PARADE COLLEGE

Adrian Callinan, a final year Parade College student of 1941, and father to Old Paradians Paul (1970), Chris (1972) and Damian (1982), has died on the day before his 93rd birthday.

The son of Andrew James Callinan who completed his schooling at the Old Bluestone Pile in 1898, Adrian was a member of the ’41 “Leaving A” class. He was a contemporary of Lewis “Chips” Grant, who succeeded the inaugural Head Prefect (College Captain) Ian Fraser when the latter joined the workforce half way through that year. In August 1943, LAC Grant was killed in an aircraft training manoeuvre in Port Pirie.

A most capable sportsman, Adrian featured in Parade’s 1st XVIII football, 1st XI cricket and intercollegiate athletics teams through Leaving. A posting for Adrian Callinan in the December 1941 edition of The Paradian reads: “One of our Combined Sports reps., must be congratulated for his fine efforts on sports day.

..............................

What you will do:
1. In the Parade College obituary, in what year did Adrian Callinan's father finish his schooling at the Old Bluestone Pile?
2. Continue the Parade College obituary of Adrian Callinan from its last sentence.

(Dataset entries)

..............................

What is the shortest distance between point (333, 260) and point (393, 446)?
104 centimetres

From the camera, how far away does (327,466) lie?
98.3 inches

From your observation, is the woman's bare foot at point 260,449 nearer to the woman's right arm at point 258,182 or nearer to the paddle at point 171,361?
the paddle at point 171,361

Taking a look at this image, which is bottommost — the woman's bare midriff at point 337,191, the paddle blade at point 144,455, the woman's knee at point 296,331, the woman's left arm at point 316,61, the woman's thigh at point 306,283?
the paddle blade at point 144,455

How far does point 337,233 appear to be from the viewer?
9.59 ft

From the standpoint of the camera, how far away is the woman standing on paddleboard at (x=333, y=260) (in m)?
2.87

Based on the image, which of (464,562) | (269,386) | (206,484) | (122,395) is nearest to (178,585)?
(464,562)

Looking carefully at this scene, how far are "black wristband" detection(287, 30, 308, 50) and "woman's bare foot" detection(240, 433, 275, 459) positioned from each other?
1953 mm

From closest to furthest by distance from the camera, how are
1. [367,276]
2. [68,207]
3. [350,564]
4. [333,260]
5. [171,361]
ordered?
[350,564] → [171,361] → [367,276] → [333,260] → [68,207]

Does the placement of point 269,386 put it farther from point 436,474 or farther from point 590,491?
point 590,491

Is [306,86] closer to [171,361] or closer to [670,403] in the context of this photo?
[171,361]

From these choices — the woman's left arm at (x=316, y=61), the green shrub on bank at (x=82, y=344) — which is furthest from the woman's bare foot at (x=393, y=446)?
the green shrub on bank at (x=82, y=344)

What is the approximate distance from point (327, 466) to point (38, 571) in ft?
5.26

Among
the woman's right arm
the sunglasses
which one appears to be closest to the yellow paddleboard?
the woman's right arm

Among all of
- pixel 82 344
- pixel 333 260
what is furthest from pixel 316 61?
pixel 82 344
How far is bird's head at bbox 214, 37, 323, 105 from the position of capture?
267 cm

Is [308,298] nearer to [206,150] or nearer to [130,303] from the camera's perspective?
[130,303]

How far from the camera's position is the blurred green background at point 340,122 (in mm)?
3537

..............................

Exercise results:
1. 1898

2.
Adrian’s wife Kathleen Marie Callinan predeceased him in 2008. Kathleen’s father Jack Purcell was also an Old Paradian, having completed his final year at East Melbourne in 1915.

Adrian is survived by his children Annette, Paul, Chris, Michelle and Damian and their partners, together with his grandchildren and great grandchildren.

Funeral Mass for Adrian Paul Callinan will be offered at St Mary's Catholic Church, Grimshaw Street, Greensborough, this Wednesday, July 5, commencing 10.30am with a private cremation to follow.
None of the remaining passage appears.